For a breath, there was only the churn of the surf, the red tide lapping at the bodies strewn along the sand. Then, one by one, Sidon’s warriors let their spears fall. Shields clattered to the ground as knees bent and hands lifted in surrender.

Air rushed into my lungs in a trembling surge as relief loosened my grip on the rail. My knuckles ached from how tightly I’d been holding it.

It was over. Gods, it was actually over.

“Finish them!” Menelaus suddenly roared beside me. “Leave none breathing. Let Sidon learn what it is to defy Sparta!”

“No!” The word tore from me before I could stop it. “They’ve surrendered! You’ve won—end it here!”

A few soldiers faltered, blades suspended mid-strike, their eyes darting toward me as if my voice had broken through the haze of blood.

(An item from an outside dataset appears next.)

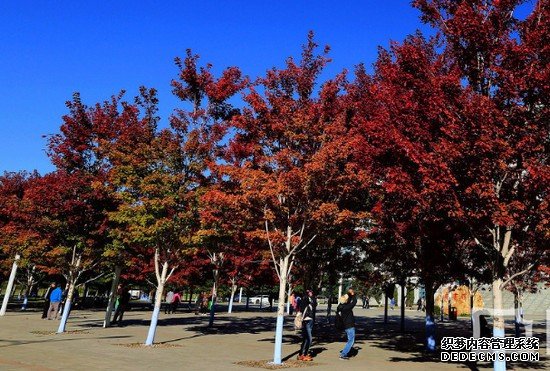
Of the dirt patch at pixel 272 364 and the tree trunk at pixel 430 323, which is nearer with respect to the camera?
the dirt patch at pixel 272 364

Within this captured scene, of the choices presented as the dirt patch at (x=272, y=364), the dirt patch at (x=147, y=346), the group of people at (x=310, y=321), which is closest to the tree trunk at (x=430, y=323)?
the group of people at (x=310, y=321)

Menelaus’s head turned slowly, his bulk shadowing me. His eyes crawled over me with disdain, as though I were some pet that had soiled his floor. “Silence,” he hissed. “You speak like a child who knows nothing of war.” His hand flicked out. “Take her away.”

A soldier stepped toward me uncertainly, his grip tightening on his spear.

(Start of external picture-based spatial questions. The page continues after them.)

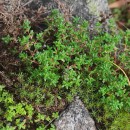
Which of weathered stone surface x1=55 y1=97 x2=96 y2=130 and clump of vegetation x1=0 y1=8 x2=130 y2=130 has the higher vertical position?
clump of vegetation x1=0 y1=8 x2=130 y2=130

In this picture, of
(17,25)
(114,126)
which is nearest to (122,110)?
→ (114,126)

I straightened, lifting my chin though my stomach lurched. “No. I will stay.” My voice shook, but I forced it louder, steadier. “I will watch. I will see every drop of blood you spill.”

Menelaus glared, his eyes narrowing, but he said nothing. The soldier hesitated, then drew back at the king’s silence.

Achilles and his soldiers surged forward, swords ablaze with furious purpose. Their warped forms glinted, blades dripping crimson, armor dented and seething with the heat of conquest. Sidonian survivors fell like chaff beneath the threshing iron, hacked apart in brutal precision.

The king turned toward Theron, his hand gesturing with the carelessness of a man playing gods and monsters. “Release them.”

Theron grinned wolfishly, the sea breeze tugging at the ends of his dark hair. “My pleasure.”

He lifted his hand and traced three sigils in the air that shimmered white, then blue, then a shimmering gold. I felt the pulse of magic in my sternum, a thrumming chord that didn’t belong to this world.

Below, the beasts reared to life again. The Karybdis’s tentacles smashed into the surf, dragging men from the shallows and slamming them against the rocks until the beach ran red. The Cetus stalked forward on its clawed limbs, scattering soldiers like frightened birds before snapping them up in its cavernous jaws. The Skylla surged close to shore, bursting from the waves with a shriek, its rows of teeth closing on men too slow to run, pulling them screaming beneath the churning water.

Spartan soldiers moved among them, finishing the broken ones with harsh, absolute finality. Cries echoed through the smell of iron and seaweed.

My stomach lurched, acid clawing upward as the world seemed to spin. It wasn’t enough to watch the brutality of mortal soldiers. Now the beasts, summoned by whatever sorcery Theron possessed, lanced through the battlefield like curses made flesh.

My vision blurred, the world swimming around me in a haze of red and salt. Despite what I’d said, I tore myself from the railing and staggered into the shadow of the flagstaff where Theron stood, the wood rough against my shoulder as I braced myself. A heave tore through me, then another. Bile burned up my throat, spilling onto the deck in a sour stream. It splattered across the planks, some of it dangerously close to Theron’s sandals. A vicious part of me hoped it had touched him.

But the retching did nothing. The sickness remained inside me, coiled and festering.